Ukraine: "Wir haben Angst, Kinder zur Welt zu bringen"

Mit dem mysteriösen Verschwinden von Neugeborenen befasst sich nun auch der Europarat.

Charkow/Wien. Gleich nachdem die 22-jährige Svetlana Puzikova ihr Baby im ukrainischen Charkow zur Welt gebracht hatte, nahm eine ihr unbekannte Frau das Neugeborene an sich und verschwand aus dem Kreißsaal. Wenig später teilte ein Arzt der verstörten Mutter mit, dass es Komplikationen gegeben hätte und ihr Kind verstorben sei. Nein, sehen könne sie ihr totes Baby nicht mehr, denn es sei bereits begraben worden.

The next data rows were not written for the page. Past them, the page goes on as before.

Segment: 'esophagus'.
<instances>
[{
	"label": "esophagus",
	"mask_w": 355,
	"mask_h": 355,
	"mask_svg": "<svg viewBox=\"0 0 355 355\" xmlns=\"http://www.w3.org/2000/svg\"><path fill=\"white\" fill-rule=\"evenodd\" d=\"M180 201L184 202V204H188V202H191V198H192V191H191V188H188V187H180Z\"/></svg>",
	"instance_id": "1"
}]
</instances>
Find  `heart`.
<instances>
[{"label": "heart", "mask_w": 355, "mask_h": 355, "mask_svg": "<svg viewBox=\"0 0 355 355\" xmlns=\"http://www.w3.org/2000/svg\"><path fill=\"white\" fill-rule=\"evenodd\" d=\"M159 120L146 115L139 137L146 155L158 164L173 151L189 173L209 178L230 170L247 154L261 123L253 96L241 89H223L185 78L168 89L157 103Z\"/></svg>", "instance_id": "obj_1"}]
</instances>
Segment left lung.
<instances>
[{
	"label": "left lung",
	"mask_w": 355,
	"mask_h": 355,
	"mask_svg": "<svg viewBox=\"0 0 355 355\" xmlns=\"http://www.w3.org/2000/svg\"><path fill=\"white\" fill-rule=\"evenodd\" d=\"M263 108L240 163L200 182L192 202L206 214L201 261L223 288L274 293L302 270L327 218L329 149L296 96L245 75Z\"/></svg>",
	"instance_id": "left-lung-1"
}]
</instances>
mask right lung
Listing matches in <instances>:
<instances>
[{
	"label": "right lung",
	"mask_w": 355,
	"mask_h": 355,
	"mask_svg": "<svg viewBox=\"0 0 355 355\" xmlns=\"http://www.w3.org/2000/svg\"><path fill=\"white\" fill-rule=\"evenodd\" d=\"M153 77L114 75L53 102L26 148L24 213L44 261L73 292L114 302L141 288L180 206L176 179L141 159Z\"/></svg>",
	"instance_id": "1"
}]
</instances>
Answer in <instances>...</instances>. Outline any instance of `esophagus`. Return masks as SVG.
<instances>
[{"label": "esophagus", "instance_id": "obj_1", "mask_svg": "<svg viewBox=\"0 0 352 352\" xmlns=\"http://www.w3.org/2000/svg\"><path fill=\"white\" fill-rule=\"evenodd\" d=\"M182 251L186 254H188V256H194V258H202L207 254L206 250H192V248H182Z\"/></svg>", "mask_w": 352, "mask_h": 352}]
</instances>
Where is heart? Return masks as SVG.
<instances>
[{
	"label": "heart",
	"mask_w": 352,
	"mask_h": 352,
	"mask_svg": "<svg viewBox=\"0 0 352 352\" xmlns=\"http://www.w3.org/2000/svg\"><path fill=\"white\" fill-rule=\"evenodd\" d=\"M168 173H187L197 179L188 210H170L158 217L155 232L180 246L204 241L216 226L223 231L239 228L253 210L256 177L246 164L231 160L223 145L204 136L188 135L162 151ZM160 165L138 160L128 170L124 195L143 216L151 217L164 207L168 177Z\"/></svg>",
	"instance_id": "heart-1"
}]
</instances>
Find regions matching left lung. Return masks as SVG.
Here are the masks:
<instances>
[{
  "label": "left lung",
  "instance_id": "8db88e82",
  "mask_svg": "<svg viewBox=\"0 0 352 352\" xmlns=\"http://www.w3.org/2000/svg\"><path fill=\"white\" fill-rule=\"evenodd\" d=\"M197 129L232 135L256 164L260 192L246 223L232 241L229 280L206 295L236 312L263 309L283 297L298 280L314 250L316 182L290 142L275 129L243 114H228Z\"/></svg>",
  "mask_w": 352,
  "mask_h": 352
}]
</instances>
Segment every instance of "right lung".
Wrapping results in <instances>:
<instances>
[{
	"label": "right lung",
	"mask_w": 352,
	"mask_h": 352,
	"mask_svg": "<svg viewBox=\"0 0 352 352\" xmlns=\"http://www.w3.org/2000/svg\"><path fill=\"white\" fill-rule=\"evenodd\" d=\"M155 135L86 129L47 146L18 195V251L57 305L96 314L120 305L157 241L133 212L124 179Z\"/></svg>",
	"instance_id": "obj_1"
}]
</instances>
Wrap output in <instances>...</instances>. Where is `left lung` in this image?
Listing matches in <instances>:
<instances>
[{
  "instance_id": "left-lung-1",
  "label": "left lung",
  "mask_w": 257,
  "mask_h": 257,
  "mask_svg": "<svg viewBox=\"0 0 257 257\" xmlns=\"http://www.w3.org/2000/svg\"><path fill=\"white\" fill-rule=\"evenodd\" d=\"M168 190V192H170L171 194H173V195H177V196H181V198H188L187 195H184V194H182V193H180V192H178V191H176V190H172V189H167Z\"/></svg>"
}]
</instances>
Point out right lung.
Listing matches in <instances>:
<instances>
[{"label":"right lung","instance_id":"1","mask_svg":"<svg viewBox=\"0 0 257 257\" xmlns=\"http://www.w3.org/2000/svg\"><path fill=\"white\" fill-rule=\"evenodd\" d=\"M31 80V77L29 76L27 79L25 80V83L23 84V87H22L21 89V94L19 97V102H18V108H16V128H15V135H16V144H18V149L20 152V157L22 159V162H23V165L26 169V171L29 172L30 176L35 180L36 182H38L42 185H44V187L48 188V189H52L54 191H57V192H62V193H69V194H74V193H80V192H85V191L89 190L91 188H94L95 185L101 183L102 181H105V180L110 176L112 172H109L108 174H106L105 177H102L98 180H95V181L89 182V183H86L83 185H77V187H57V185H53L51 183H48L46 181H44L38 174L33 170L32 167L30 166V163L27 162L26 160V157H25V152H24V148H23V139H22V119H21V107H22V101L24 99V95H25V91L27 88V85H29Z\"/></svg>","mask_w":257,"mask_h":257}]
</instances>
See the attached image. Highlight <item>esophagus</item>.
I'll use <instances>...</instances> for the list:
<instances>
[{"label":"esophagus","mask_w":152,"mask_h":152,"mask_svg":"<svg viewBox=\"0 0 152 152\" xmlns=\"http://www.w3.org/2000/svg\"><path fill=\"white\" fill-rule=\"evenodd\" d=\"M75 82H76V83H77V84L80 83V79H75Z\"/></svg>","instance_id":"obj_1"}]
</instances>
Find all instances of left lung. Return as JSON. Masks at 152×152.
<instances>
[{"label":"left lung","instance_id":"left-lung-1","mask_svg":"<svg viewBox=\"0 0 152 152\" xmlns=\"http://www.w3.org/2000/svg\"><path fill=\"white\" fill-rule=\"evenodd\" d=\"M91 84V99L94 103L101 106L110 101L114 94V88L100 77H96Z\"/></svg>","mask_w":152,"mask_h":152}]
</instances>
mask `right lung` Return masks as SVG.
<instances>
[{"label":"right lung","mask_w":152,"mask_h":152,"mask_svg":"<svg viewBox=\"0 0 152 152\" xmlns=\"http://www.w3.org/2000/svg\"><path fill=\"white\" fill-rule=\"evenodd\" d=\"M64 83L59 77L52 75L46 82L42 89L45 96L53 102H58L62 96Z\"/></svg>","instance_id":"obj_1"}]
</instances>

Das mysteriöse Verschwinden von Svetlanas Baby aus der staatlichen Geburtsklinik in Charkow in der Ostukraine dürfte kein Einzelfall sein. Eine ukrainische Nicht-Regierungs-Organisation (NGO) geht davon aus, dass bis zu 700 Kinder in der Region in den vergangenen sieben Jahren unter ähnlichen Umständen verschwunden sind.

Tatjana Zakharova von "All Ukrainian Federation of Families with many Children" ist bei ihrer Arbeit mit sozial schwachen Familien auf die Vorfälle gestoßen. Seither lässt die 58-Jährige nicht mehr locker und will die Wahrheit herausfinden. Alle Anzeichen würden auf Organentnahmen schließen lassen, sagt Zakharova. Doch auch illegale Adoptionen können nicht ausgeschlossen werden.

Mittlerweile hat sich der Europarat eingeschaltet und eine Untersuchungskommission in die Ukraine entsandt. Als Berichterstatterin fungiert die Schweizerin Ruth-Gaby Vermot-Mangold, die Ende August nach Kiew reiste und nun in einem Interview angab, sie sei überzeugt, dass tatsächlich Kinder gestohlen würden. Auch Lena Zakharova und Tatyana Dormidontova machten im Jahr 2002 ihre Erfahrungen in der Geburtsklinik Nr. 6 in Charkow. Ihre erstgeborenen Babys starben angeblich gleich nach der Geburt, die Mütter durften die Leichen nicht sehen. Das Krankenhaus stellte weder Geburts- noch Sterbeurkunden aus. Den Familien wurde mitgeteilt, dass die Babys im Gemeinschaftsgrab Nr. 19 mit der Aufschrift "Bioabfall" begraben worden seien.

Vor zwei Jahren konnte Tatjana Zakharova die Öffnung des Massengrabes erwirken. Was sie darin fand, erhärtete den Verdacht, dass das Krankenhaus in dunkle Machenschaften verwickelt ist. Anstatt der ursprünglich angegebenen 28 Babyleichen fand man 30. Svetlana Puzikovas Kind war aber nicht darunter. Den meisten fehlte das Gehirn, aber auch andere Organe waren offensichtlich entnommen worden.

"Sie waren wie Hasen ausgenommen worden", sagte Zakharova gegenüber dem britischen Sender BBC. "Die Menschen hier haben jetzt sogar Angst davor, Kinder zur Welt zu bringen."

Die Direktorin des Krankenhauses, Larissa Nazarenko, wies alle Vorwürfe als "Lügen" zurück. Für keinen einzigen der Fälle gebe es ausreichende Beweise. "Wir wollen zeigen, dass diesem Problem nichts zu Grunde liegt außer Lügen und Provokationen", erklärte die Chefin der Klinik.

Allerdings befasst sich mittlerweile bereits die ukrainische Staatsanwaltschaft mit den dubiosen Vorkommnissen in der Charkower Geburtsklinik Nr. 6.